Text excerpt ▸

---*---

Xarray engine: variable keyΒΆ

The variable_key option in to_xarray() controls which metadata key is used to name the Xarray Dataset variables. In the default profile earthkit, it is set to "parameter.variable".

Please note it is also possible to generate an Xarray with a single DataArray containing all the parameters from a fieldlist. See e.g. the Xarray engine: mono variable notebook for details.

[1]:
import earthkit.data as ekd

ds_fl = ekd.from_source("sample", "pl.grib").to_fieldlist()
ds = ds_fl.to_xarray()
ds

[1]:
<xarray.Dataset> Size: 176kB
Dimensions:                  (forecast_reference_time: 4, step: 2, level: 2,
                              latitude: 19, longitude: 36)
Coordinates:
  * forecast_reference_time  (forecast_reference_time) datetime64[ns] 32B 202...
  * step                     (step) timedelta64[ns] 16B 00:00:00 06:00:00
  * level                    (level) int64 16B 500 700
  * latitude                 (latitude) float64 152B 90.0 80.0 ... -80.0 -90.0
  * longitude                (longitude) float64 288B 0.0 10.0 ... 340.0 350.0
Data variables:
    r                        (forecast_reference_time, step, level, latitude, longitude) float64 88kB ...
    t                        (forecast_reference_time, step, level, latitude, longitude) float64 88kB ...
Attributes:
    Conventions:  CF-1.8
    institution:  ECMWF

Using remappingΒΆ

Using the remapping option can come in handy when there are parameters with different level types in the input data.

[2]:
ds_fl = ekd.from_source("sample", "mixed_pl_sfc.grib").to_fieldlist()
ds = ds_fl.to_xarray(variable_key="p_l", remapping={"p_l": "{parameter.variable}_{vertical.level}"})
ds

[2]:
<xarray.Dataset> Size: 1MB
Dimensions:                  (forecast_reference_time: 4, step: 2,
                              latitude: 19, longitude: 36)

---*---

Stored data ▸

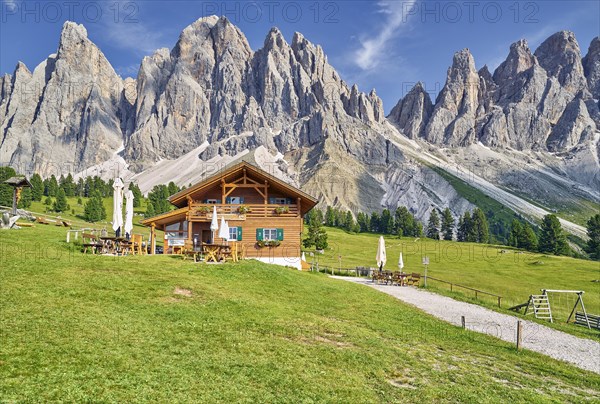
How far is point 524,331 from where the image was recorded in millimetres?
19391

---*---

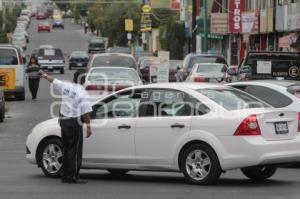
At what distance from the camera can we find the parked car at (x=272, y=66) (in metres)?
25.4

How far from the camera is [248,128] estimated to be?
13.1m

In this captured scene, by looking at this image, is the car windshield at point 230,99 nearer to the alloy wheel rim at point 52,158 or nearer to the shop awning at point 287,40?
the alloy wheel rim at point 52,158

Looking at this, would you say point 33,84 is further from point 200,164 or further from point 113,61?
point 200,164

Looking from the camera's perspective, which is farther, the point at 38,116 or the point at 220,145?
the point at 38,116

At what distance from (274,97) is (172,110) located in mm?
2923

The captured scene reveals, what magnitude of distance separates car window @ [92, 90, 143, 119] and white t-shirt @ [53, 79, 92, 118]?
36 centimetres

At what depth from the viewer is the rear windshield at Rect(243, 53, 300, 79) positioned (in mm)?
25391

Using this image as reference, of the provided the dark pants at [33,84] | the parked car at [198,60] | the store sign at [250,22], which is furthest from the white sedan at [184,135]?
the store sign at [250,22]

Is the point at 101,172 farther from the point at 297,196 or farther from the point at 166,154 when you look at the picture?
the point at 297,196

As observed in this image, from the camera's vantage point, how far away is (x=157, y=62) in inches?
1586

---*---

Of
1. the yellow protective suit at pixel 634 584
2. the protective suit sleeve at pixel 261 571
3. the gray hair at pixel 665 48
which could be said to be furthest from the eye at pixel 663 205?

---*---

Complete the following ▸
1 – Reproduce the part of the Xarray variable key page that opens with the words containing "Please note it" and closes with "notebook for details.".
2 – Summarize the Xarray variable key page in two sentences.
Draw only on the Xarray variable key page and on nothing else.

Correct answers ▸
1 –
Please note it is also possible to generate an Xarray with a single DataArray containing all the parameters from a fieldlist. See e.g. the Xarray engine: mono variable notebook for details.

2 – The variable_key option in to_xarray() determines which metadata key names the variables of the Xarray Dataset, and the default earthkit profile sets it to "parameter.variable". The remapping option is helpful when the input data contains parameters with different level types, and all parameters from a fieldlist can also be placed in a single DataArray.